MHT CET · Maths · Vector Algebra
If \(\mathrm{A}(-1,2,3), \mathrm{B}(3,-2,1), \mathrm{C}(2,1,3)\) and \(\mathrm{D}(-1,-2,4)\) are the vertices of a tetrahedron, then its volume is
- A \(\frac{16}{3}\) Cu. units
- B \(\frac{13}{6}\) cu. units
- C \(\frac{16}{31}\) CU. units
- D \(\frac{31}{6}\) cu. units
Answer & Solution
Correct Answer
(A) \(\frac{16}{3}\) Cu. units
Step-by-step Solution
Detailed explanation
We have \(\overline{A B}=4 \hat{i}-4 \hat{j}-2 \hat{k}, \overline{A C}=3 \hat{i}-\hat{j}\) and \(\overline{A D}=-4 \bar{j}+\bar{k}\)

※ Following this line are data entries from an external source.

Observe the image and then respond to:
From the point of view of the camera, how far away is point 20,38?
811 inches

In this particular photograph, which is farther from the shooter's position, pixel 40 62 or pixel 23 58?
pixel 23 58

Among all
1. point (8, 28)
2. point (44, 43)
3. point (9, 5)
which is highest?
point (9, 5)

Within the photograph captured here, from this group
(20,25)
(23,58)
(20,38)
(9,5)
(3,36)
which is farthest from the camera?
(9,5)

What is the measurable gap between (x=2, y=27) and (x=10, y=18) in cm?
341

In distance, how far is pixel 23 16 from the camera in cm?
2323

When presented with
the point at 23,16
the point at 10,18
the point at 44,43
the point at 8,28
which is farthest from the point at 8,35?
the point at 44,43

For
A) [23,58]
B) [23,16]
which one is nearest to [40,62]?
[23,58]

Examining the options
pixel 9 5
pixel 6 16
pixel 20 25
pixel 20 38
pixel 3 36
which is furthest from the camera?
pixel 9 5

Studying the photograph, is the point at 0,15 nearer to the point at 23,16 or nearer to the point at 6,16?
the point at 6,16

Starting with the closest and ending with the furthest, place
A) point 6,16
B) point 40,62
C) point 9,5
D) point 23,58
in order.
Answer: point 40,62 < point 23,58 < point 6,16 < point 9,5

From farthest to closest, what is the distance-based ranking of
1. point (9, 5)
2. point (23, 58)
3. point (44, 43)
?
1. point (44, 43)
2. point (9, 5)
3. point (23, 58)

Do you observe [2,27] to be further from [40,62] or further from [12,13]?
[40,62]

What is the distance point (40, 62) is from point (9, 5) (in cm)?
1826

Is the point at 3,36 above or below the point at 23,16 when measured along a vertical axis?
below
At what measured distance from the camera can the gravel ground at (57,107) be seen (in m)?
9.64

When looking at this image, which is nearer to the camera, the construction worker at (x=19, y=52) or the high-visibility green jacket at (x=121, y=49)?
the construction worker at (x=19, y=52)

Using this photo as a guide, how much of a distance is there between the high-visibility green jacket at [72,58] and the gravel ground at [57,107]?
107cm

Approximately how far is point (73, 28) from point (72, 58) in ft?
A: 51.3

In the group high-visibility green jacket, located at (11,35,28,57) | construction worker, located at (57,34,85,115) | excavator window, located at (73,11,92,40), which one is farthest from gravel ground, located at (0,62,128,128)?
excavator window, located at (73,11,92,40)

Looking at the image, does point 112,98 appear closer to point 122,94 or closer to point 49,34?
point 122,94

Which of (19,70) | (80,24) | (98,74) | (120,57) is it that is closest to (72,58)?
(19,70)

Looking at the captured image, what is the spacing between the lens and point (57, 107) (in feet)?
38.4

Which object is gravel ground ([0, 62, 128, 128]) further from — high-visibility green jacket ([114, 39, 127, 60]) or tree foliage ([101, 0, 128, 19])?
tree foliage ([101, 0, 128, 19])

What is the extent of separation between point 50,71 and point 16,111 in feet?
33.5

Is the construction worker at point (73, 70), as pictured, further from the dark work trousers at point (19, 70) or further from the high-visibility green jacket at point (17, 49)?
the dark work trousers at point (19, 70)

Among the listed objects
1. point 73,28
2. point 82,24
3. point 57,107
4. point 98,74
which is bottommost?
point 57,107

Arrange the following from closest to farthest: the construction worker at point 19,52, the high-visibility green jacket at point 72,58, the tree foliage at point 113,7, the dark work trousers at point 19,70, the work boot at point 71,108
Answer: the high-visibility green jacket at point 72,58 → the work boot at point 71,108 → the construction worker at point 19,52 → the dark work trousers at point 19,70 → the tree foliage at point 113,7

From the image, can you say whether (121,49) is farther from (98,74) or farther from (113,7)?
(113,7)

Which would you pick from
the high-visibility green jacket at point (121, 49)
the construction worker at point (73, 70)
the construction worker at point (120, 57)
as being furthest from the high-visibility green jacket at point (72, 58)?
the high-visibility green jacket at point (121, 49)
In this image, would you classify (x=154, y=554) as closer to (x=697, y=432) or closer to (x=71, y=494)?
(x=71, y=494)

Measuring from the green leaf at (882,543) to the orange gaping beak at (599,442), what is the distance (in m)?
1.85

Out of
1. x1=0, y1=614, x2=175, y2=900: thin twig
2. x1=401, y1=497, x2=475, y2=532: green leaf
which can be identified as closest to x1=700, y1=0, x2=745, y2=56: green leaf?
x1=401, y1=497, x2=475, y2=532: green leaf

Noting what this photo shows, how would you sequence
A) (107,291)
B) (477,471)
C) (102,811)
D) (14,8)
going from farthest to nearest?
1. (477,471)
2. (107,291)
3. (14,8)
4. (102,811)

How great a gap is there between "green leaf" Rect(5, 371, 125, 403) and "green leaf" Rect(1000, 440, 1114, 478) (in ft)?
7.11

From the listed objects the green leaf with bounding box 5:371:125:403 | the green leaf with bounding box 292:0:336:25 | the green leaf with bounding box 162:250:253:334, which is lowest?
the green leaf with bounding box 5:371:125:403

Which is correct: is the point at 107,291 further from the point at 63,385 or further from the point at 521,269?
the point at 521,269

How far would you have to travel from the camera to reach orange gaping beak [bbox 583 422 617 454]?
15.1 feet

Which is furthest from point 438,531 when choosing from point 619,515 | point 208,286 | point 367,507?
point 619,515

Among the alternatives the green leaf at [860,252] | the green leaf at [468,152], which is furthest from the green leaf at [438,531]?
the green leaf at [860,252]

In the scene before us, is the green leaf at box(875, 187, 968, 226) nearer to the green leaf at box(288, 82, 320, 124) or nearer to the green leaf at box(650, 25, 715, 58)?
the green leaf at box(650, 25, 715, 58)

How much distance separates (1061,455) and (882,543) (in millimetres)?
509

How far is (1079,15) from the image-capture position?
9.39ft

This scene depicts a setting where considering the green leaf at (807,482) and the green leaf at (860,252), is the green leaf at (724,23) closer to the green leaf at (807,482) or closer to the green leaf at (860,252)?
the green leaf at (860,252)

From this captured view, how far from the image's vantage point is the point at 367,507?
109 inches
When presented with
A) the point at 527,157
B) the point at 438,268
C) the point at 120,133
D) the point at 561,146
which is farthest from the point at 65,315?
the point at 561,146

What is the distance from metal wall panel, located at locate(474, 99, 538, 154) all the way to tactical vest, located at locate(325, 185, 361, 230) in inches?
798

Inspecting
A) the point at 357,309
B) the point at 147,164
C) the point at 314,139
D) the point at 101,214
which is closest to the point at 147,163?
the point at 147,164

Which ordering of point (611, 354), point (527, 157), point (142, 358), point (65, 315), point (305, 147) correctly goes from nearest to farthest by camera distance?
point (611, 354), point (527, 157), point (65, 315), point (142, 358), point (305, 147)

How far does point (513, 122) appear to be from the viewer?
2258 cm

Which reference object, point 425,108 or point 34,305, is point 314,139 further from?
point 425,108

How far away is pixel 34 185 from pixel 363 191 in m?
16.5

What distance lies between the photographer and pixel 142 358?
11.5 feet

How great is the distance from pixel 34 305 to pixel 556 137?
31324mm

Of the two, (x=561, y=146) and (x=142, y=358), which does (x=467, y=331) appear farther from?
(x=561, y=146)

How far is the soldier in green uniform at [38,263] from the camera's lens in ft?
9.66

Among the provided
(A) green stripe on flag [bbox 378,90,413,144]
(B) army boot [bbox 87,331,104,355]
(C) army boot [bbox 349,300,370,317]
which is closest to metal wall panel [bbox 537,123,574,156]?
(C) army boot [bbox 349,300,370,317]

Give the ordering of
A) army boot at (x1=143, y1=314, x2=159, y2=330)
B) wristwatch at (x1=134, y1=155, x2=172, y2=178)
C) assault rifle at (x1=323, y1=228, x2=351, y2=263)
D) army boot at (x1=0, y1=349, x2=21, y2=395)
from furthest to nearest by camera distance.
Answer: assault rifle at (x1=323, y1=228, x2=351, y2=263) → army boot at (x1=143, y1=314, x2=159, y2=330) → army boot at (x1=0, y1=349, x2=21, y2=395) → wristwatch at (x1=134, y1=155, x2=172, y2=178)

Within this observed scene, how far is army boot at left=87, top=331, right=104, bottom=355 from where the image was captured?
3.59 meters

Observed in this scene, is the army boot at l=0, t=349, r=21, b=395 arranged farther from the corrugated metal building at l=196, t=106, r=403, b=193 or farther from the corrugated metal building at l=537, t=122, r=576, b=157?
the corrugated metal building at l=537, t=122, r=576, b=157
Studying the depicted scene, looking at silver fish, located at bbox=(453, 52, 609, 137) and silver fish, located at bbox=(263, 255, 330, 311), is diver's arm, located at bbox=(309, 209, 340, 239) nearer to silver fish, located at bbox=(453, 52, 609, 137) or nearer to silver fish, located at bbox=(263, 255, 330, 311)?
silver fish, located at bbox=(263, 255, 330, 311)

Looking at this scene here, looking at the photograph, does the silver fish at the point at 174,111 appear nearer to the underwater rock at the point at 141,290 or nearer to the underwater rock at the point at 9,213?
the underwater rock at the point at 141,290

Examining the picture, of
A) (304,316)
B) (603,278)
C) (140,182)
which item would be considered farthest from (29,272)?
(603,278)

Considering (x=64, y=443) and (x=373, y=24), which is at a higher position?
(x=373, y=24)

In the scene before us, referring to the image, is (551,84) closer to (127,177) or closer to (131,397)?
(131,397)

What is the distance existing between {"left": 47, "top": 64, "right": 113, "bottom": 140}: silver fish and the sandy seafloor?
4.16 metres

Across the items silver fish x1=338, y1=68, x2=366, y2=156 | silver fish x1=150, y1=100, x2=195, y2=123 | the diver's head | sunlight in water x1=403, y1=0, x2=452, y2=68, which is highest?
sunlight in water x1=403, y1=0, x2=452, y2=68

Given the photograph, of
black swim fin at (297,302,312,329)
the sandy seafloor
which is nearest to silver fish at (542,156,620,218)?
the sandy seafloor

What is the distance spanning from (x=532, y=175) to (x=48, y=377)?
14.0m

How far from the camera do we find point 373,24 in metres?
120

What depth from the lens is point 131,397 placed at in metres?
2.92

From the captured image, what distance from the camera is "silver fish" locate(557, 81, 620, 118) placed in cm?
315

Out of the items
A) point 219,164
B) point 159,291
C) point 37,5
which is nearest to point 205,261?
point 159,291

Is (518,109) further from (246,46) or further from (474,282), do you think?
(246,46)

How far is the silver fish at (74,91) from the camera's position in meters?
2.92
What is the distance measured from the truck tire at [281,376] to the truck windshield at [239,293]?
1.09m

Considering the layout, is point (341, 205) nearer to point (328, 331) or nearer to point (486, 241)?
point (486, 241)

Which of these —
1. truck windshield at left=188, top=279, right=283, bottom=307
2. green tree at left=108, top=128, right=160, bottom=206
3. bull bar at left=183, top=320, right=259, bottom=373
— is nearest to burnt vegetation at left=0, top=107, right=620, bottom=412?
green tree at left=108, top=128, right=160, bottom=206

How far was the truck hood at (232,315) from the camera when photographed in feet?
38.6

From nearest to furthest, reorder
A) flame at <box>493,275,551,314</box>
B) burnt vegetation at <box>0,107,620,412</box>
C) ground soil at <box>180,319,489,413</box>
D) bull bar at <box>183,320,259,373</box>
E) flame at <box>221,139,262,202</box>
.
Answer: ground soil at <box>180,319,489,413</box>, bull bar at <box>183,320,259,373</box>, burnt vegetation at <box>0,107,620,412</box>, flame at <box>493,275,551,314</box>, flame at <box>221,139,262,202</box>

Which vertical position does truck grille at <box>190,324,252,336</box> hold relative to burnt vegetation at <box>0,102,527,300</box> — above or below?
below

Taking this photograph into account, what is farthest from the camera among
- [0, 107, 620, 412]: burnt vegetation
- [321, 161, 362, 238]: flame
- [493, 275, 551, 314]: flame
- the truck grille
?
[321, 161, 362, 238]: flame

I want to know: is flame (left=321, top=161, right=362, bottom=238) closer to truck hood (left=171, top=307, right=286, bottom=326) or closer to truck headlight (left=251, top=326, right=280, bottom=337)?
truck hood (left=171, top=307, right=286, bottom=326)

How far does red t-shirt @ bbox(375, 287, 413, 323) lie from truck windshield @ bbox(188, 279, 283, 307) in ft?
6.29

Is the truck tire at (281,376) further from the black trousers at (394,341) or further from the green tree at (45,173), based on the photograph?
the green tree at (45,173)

Volume of tetrahedron \(=\frac{1}{6}[\overline{\mathrm{AB}} \overline{\mathrm{AC}} \overline{\mathrm{AD}}]\)
\(
\begin{array}{l}
=\frac{1}{6}\left|\begin{array}{ccc}
4 & -4 & -2 \\
3 & -1 & 0 \\
0 & -4 & 1
\end{array}\right| \end{array}\)
\(=\frac{1}{6}[4(-1)+4(3)-2(-12)]=\frac{1}{6}(-4+12+24)=\) \(\frac{32}{6}=\frac{16}{3}\)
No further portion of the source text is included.